[Stored items from a collection]
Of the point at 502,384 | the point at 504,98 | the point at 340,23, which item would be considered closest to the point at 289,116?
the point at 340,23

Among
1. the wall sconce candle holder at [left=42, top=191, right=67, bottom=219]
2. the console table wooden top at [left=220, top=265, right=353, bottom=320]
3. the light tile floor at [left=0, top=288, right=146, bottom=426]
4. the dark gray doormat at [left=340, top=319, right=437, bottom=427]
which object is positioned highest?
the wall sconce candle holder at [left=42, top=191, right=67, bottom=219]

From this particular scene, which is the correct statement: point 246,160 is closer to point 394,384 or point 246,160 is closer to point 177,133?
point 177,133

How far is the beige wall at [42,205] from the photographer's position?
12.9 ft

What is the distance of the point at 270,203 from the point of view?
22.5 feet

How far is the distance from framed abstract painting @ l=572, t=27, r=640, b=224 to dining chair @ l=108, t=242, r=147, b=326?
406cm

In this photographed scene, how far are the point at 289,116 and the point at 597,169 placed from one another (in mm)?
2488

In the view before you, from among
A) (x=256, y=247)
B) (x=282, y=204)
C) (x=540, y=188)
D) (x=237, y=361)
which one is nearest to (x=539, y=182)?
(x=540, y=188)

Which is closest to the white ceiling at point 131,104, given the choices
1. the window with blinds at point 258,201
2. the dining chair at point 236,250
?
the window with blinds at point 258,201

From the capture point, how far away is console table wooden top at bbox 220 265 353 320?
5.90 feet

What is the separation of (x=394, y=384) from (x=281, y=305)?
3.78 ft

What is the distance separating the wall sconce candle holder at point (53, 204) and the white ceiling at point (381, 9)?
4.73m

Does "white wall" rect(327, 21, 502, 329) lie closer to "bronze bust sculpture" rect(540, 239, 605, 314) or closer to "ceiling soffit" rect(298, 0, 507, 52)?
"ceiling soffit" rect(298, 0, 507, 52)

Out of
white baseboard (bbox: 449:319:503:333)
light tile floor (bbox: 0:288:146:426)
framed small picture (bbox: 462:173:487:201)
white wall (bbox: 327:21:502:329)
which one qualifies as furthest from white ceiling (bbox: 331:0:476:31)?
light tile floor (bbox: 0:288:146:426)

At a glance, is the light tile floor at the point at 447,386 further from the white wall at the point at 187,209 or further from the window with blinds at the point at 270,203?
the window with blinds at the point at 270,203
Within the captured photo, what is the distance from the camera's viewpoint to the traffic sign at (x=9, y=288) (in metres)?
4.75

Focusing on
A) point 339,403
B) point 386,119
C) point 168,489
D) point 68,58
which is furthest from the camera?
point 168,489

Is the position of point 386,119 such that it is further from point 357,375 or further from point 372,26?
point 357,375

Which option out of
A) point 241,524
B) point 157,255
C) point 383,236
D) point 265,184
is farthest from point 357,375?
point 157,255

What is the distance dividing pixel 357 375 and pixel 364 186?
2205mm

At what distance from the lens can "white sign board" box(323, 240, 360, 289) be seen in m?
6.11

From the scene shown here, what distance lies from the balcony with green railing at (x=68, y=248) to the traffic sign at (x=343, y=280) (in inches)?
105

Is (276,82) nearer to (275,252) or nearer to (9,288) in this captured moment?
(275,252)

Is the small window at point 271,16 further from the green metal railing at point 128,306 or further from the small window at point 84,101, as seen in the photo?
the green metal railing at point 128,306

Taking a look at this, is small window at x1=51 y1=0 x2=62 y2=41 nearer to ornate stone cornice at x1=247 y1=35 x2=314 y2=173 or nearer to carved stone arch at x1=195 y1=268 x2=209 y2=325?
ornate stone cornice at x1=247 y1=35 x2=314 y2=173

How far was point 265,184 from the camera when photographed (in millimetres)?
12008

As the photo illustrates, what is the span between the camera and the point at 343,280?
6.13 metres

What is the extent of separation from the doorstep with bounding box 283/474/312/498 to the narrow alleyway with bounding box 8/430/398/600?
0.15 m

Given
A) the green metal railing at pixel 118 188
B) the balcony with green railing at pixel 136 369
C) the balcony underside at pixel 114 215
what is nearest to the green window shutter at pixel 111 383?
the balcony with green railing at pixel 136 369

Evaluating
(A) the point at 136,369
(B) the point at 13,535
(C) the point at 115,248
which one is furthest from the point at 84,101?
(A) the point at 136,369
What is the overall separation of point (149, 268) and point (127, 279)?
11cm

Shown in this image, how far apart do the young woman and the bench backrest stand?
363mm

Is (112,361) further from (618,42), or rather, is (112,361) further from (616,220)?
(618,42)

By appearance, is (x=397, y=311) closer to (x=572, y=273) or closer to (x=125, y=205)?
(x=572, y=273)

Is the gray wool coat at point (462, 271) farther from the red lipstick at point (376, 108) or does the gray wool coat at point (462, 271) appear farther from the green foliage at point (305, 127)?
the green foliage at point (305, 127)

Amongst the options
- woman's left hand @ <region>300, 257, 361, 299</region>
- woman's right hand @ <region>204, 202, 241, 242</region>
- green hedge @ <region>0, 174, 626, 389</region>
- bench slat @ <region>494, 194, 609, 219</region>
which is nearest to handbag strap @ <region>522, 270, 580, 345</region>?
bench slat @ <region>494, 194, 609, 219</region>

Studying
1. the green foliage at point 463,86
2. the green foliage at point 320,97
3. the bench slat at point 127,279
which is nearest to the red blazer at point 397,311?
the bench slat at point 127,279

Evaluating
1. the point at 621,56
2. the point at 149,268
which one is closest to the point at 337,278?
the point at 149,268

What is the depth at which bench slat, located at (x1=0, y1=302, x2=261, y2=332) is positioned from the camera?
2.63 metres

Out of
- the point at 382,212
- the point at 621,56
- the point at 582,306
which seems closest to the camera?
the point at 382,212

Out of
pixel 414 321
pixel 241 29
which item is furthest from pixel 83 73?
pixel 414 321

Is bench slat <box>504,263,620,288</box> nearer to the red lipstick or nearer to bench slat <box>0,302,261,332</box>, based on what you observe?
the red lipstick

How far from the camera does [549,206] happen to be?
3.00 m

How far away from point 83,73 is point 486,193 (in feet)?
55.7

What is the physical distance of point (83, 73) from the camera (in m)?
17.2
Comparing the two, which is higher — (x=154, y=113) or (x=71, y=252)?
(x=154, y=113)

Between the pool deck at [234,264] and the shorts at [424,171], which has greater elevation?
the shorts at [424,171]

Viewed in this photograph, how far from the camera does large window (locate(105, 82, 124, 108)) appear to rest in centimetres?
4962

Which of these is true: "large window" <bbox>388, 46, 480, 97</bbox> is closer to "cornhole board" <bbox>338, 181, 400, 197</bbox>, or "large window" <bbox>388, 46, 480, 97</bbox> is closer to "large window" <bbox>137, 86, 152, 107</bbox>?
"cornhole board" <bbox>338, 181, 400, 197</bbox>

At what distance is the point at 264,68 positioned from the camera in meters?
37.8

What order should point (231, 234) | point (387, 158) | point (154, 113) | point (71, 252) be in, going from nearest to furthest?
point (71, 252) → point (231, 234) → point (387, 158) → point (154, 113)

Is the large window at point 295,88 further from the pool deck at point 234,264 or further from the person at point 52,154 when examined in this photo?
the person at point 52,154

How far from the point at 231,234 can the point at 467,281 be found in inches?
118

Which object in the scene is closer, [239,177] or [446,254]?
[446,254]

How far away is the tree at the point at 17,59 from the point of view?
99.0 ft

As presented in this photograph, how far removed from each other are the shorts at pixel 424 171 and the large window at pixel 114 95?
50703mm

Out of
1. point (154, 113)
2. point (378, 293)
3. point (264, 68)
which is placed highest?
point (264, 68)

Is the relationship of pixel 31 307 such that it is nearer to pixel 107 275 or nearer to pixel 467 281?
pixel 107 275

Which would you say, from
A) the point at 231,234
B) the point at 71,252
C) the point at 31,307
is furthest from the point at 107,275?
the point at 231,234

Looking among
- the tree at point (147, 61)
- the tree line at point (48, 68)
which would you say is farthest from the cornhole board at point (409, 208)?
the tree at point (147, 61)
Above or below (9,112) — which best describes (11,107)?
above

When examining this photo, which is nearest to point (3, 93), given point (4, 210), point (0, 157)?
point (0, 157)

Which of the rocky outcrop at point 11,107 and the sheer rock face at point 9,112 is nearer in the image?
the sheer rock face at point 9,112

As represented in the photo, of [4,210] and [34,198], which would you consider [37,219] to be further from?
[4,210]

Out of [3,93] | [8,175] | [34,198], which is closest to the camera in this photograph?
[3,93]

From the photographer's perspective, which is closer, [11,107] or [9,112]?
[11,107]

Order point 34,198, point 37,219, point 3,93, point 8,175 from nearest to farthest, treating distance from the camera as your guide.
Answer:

PROBLEM STATEMENT - Rename "cornhole board" to "beanbag toss board" in the lines from the one containing "Which object in" through the last line, inclusive, and give those lines back with nothing else changed.

EXERCISE OUTPUT -
Which object in the scene is closer, [239,177] or [446,254]?
[446,254]

How far away is the tree at the point at 17,59 from the point of view?
99.0 ft

As presented in this photograph, how far removed from each other are the shorts at pixel 424 171 and the large window at pixel 114 95?
50703mm

Out of
1. point (154, 113)
2. point (378, 293)
3. point (264, 68)
which is placed highest?
point (264, 68)

Is the relationship of pixel 31 307 such that it is nearer to pixel 107 275 or nearer to pixel 467 281?
pixel 107 275

Which would you say, from
A) the point at 231,234
B) the point at 71,252
C) the point at 31,307
is furthest from the point at 107,275?
the point at 231,234

Looking among
- the tree at point (147, 61)
- the tree line at point (48, 68)
which would you say is farthest from the beanbag toss board at point (409, 208)?
the tree at point (147, 61)
Above or below (9,112) — which best describes (11,107)?
above

When examining this photo, which is nearest to point (3, 93), given point (4, 210), point (0, 157)?
point (0, 157)

Which of the rocky outcrop at point 11,107 and the sheer rock face at point 9,112 is nearer in the image?
the sheer rock face at point 9,112

As represented in the photo, of [4,210] and [34,198], which would you consider [37,219] to be further from?
[4,210]

Out of [3,93] | [8,175] | [34,198], which is closest to the camera in this photograph?
[3,93]

From the photographer's perspective, which is closer, [11,107] or [9,112]?
[11,107]

Order point 34,198, point 37,219, point 3,93, point 8,175 from nearest to farthest, treating distance from the camera as your guide.
Answer:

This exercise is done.